To some extent our results confirm previous findings on the relationship between low SES and worse disease outcome for some subjective measures [3, 611]. However, unlike previous reports, where fewer outcome measures were examined, we carried out a comprehensive investigation with both subjective (VAS-pain, VAS-global, tender joint count, HAQ) and objective outcomes (swollen joint count and the inflammatory marker, ESR). We were also able to record prescription of different anti-rheumatic therapies, and more importantly, adjusted for several potential confounders. Interestingly, we found that levels of education affected neither time to diagnosis nor prescribed anti-rheumatic treatments, and that patients with a low educational level were not inferior in terms of good disease control, but rather the perceived pain control and functional capacity. These results are consistent with the long-term results of the BARFOT study in which 2,800 patients with early RA were followed up in southern Sweden, with no significant effects found between socioeconomic status and treatment or outcomes (DAS28 and EULAR response) [16]. In this context it is important to note that the HAQ questionnaire is a patient-reported outcome (PROM), thus, it relies exclusively on how the patient perceives functional impairment [17]. The same applies for the VAS-pain scale, and it’s possible that educational background influences how one interprets such measures. Another possible explanation for the differing results for the subjective outcomes, or PROMs, could be unmeasured confounding, e.g., those with a low educational level might have a more strenuous workload. Given similar disease activity, patients with physically demanding jobs may experience and report more pain and disability in relation to their daily activities. Moreover, although patients with a high educational level had significantly lower VAS-pain at baseline than patients with a low educational level, from a statistical point of view, it should be noted that the difference between 49 and 53 on a 100-mm VAS is probably of limited clinical relevance. For the HAQ, the median values were 0.88 and 1.00, respectively, and it has previously been concluded that a difference >0.2 is needed for clinical relevance [18].
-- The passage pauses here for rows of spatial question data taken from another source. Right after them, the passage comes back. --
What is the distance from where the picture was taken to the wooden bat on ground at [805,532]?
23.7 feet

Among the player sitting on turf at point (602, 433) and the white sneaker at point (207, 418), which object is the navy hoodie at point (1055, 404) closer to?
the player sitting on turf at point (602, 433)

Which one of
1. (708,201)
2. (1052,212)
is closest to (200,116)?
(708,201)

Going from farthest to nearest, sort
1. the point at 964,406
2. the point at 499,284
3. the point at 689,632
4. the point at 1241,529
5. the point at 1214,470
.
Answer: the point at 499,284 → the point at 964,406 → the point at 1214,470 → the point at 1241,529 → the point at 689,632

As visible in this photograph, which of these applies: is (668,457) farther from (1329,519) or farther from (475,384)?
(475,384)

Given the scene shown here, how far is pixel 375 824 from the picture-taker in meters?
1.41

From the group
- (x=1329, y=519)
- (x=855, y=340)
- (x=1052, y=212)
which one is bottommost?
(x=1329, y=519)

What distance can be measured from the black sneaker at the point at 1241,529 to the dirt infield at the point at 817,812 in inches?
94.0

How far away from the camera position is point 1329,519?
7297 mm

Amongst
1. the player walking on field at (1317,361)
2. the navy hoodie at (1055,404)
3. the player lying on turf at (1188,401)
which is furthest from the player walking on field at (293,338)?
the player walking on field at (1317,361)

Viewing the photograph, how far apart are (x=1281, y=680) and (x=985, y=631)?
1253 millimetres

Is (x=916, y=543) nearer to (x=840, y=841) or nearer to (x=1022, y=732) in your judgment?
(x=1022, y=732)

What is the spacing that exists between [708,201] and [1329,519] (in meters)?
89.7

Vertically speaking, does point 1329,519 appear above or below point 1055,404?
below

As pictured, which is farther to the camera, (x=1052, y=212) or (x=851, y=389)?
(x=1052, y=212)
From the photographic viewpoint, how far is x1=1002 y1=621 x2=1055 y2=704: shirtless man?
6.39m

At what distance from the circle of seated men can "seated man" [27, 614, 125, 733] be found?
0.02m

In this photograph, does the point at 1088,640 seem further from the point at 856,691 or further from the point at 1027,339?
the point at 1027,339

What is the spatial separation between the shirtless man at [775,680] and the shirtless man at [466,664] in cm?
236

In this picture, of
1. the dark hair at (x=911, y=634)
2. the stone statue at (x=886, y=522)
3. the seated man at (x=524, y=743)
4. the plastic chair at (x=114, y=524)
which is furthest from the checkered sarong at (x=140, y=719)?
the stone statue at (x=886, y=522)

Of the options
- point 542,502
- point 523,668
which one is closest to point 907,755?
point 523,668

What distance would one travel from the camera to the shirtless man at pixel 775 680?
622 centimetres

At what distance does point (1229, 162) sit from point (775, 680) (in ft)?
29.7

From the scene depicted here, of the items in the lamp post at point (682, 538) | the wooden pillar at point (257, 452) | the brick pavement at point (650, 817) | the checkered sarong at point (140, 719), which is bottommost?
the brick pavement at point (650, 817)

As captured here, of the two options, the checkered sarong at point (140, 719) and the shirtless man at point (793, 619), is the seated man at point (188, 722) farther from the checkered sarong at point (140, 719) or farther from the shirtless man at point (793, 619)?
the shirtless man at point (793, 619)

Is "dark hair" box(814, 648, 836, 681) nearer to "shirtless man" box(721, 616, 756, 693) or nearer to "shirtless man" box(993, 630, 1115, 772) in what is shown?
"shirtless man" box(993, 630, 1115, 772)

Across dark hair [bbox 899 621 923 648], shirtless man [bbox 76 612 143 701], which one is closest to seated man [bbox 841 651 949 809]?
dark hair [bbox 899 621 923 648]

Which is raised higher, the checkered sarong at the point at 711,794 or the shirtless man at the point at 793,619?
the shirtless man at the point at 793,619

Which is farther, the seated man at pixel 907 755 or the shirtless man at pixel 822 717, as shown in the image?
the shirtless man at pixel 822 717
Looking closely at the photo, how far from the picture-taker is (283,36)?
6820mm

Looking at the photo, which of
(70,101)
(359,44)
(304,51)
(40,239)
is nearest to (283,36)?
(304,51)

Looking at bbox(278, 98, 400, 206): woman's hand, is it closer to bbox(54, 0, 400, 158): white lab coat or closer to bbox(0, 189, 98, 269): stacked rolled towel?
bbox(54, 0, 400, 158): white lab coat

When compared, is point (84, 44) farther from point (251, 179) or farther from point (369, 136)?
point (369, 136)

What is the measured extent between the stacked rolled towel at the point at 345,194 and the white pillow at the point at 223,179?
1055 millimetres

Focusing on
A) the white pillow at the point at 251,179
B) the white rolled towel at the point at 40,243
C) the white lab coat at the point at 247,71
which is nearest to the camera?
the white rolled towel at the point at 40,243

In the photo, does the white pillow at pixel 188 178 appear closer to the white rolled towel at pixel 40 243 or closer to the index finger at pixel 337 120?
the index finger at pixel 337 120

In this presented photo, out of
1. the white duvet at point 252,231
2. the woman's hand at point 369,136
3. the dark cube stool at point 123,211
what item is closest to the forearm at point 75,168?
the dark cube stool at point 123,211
Despite accumulating evidence demonstrating the contrasting etiology between the two serologically defined RA groups based on ACPA [19], our findings showed no apparent difference in relation to ACPA-status. Several studies have reported low rates of DMARDs use in RA patients in general (30–52 %) [2024]. One study consisting of 93,143 patients found that individuals with low income or SES received fewer DMARDs prescriptions [25]. Our findings in a country with evenly accessible healthcare, however, did not support that educational background affects the prescription of treatments, with similarly high rates of treatment with DMARDs, NSAIDs, corticosteroids, and biologic agents both at baseline and during the first year, among patients with distinct educational backgrounds.

Conclusions

To summarize, we found that higher-educated newly diagnosed RA patients had less pain and less functional impairment at diagnosis and throughout the follow-up period, although those statistically significant differences were of limited clinical relevance. Consequently, the patients with a higher level of education had a slightly greater chance of achieving pain remission, and improvement in physical function. Our study demonstrates that RA patients with different educational levels have the same opportunity to access healthcare including treatment; and that in this context, educational background has a very limited influence on the disease course.